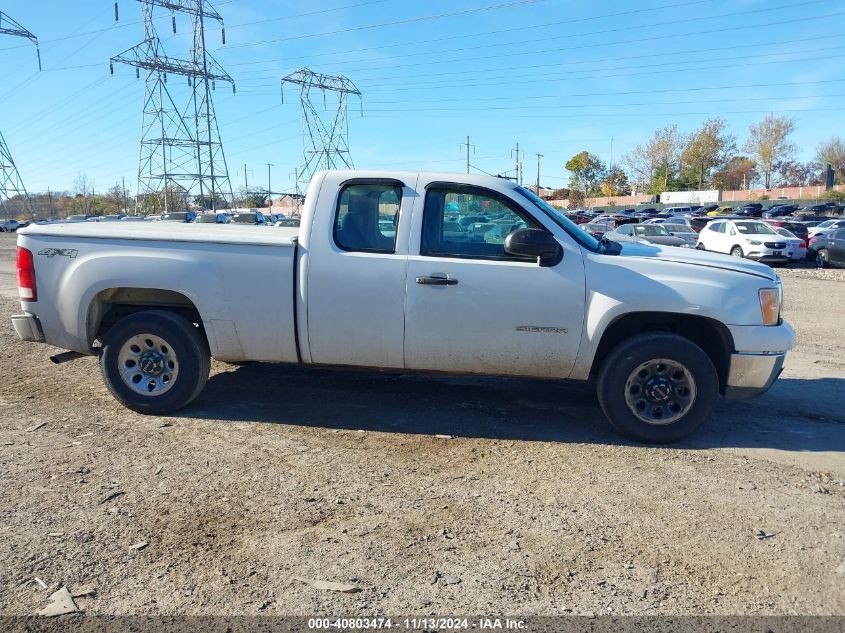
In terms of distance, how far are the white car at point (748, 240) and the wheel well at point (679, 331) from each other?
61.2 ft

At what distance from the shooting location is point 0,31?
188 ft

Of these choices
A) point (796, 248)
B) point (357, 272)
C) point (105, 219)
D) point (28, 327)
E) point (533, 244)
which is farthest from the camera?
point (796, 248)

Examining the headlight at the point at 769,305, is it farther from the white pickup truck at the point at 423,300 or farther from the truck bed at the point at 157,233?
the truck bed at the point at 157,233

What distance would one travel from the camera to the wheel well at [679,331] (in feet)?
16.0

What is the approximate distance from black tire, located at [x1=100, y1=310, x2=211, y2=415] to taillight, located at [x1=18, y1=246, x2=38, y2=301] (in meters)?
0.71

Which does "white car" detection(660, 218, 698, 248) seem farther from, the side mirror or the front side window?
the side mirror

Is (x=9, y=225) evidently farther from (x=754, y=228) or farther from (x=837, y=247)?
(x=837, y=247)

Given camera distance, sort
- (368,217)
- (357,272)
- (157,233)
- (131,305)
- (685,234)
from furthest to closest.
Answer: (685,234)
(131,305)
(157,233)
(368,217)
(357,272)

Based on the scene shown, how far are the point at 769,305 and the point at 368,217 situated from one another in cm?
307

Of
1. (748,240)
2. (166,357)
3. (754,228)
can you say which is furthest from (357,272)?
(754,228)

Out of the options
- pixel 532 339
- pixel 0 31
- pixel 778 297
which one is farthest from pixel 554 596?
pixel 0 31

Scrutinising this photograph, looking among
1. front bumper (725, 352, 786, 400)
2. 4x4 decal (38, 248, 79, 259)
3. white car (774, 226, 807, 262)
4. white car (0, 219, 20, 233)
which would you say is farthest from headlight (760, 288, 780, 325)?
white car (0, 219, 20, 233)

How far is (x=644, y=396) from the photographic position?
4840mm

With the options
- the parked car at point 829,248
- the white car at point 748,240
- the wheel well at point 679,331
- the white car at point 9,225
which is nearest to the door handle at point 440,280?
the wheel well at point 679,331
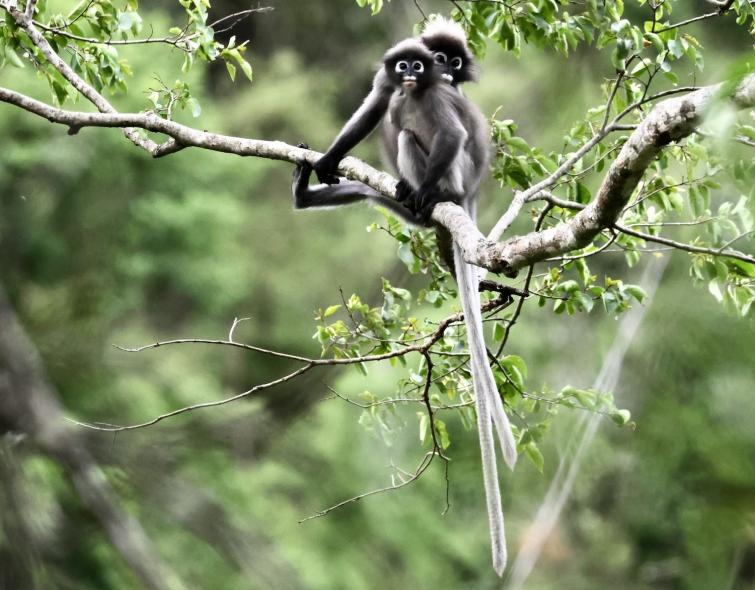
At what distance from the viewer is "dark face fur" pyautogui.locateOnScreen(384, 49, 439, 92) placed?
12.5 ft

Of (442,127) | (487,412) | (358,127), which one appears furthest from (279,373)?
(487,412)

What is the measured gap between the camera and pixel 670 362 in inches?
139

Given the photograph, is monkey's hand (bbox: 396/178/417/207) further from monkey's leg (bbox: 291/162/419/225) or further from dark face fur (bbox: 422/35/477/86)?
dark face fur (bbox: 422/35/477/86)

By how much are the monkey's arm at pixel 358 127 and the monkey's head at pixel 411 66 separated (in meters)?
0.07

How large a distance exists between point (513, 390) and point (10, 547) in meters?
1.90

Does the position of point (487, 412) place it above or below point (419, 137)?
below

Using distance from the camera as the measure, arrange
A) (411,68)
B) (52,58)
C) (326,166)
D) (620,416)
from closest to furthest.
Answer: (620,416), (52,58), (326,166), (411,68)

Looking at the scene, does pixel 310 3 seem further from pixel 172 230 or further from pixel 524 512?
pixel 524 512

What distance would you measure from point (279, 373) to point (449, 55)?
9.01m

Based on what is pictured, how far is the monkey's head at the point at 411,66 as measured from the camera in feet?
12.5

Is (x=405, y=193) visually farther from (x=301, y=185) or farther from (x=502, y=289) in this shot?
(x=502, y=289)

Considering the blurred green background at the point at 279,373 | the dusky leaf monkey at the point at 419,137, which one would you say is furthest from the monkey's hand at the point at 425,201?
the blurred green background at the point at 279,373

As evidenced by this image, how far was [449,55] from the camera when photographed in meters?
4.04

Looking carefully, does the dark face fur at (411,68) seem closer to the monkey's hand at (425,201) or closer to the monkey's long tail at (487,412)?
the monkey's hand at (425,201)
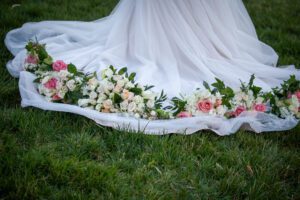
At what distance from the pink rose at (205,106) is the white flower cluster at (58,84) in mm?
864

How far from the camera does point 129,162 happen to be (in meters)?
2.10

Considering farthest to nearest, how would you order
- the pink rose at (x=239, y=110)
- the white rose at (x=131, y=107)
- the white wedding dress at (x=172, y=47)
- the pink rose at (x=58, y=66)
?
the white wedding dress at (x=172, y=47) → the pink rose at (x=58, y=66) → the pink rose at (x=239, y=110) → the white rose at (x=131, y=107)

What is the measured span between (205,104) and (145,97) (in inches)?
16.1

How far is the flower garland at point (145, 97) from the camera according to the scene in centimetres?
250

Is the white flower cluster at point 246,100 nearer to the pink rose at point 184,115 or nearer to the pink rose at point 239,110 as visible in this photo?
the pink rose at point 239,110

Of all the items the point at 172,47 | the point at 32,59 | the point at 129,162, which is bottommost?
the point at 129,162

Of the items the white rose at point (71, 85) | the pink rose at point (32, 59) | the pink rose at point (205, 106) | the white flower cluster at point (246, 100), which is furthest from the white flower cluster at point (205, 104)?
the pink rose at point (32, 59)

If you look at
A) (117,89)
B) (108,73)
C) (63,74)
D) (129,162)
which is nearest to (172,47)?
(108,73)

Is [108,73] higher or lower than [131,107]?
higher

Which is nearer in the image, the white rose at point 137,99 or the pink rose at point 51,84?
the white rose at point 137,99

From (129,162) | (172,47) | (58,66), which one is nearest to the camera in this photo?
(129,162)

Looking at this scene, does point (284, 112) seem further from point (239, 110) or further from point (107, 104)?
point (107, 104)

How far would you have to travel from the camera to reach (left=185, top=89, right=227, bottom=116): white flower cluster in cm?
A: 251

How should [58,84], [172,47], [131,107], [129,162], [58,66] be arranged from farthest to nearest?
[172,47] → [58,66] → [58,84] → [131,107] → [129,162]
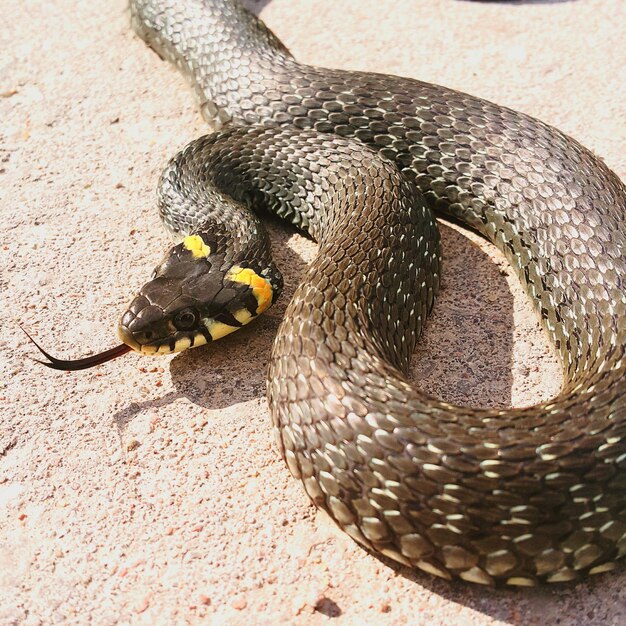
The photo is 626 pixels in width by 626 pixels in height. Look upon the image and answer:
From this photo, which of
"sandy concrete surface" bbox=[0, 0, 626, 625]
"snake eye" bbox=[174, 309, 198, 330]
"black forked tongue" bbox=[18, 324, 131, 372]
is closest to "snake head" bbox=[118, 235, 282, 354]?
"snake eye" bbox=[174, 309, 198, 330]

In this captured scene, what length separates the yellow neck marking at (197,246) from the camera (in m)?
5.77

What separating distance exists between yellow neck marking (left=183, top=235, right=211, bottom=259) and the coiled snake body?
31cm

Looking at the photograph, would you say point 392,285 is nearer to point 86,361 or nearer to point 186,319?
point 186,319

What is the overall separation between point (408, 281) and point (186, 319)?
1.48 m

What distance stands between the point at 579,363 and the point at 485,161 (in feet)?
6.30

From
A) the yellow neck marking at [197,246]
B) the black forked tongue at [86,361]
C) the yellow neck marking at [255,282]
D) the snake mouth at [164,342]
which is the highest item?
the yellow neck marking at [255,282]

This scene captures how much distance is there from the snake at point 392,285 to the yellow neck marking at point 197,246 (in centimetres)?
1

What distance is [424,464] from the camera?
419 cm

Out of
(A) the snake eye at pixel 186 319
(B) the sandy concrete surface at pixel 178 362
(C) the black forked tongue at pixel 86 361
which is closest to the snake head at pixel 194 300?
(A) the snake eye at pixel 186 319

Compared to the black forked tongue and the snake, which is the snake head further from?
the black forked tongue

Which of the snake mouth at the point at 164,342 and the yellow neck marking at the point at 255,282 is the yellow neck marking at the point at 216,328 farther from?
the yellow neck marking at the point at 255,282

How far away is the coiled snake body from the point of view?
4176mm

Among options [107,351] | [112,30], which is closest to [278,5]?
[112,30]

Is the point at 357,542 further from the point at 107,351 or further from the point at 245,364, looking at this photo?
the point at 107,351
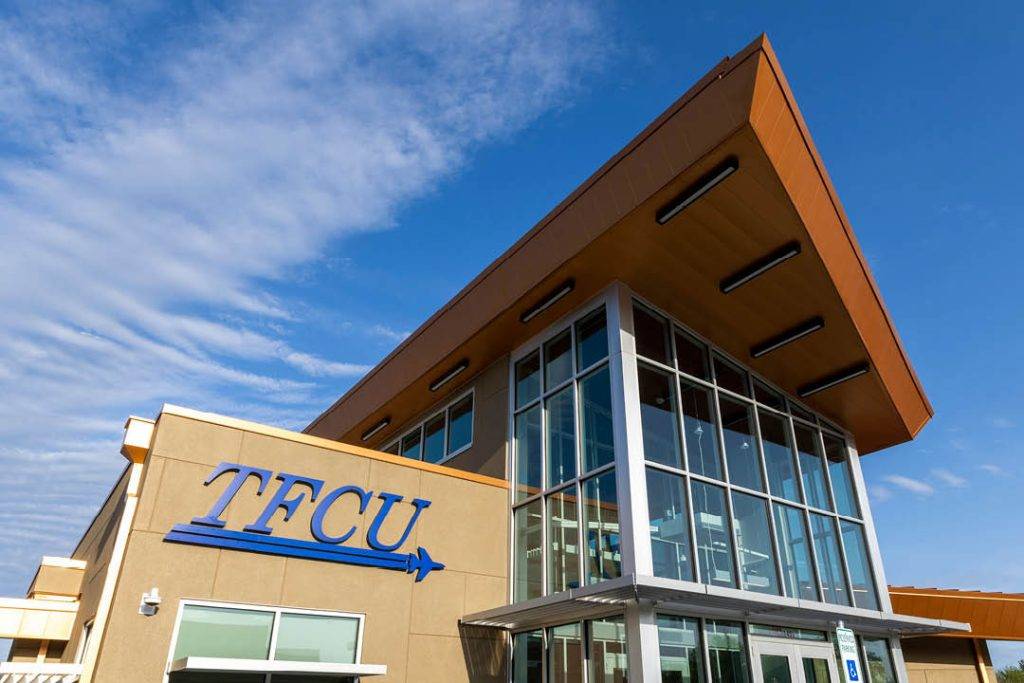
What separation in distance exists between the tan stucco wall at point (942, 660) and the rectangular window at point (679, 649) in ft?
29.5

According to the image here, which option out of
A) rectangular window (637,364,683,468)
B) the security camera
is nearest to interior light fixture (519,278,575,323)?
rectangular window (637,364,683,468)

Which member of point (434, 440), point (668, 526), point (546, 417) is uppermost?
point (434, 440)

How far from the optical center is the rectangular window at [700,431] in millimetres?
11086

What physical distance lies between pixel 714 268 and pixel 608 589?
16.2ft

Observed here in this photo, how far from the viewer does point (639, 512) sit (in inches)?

**********

* **Problem requirements**
Pick out every line above that contains the word "right", with uppercase and lowercase letters counted as different.

* **Solution below**
How far would you have to travel from the camera to reach (left=185, top=89, right=227, bottom=116): white flower cluster in cm?
What separating distance exists between yellow neck marking (left=183, top=235, right=211, bottom=259) and the coiled snake body?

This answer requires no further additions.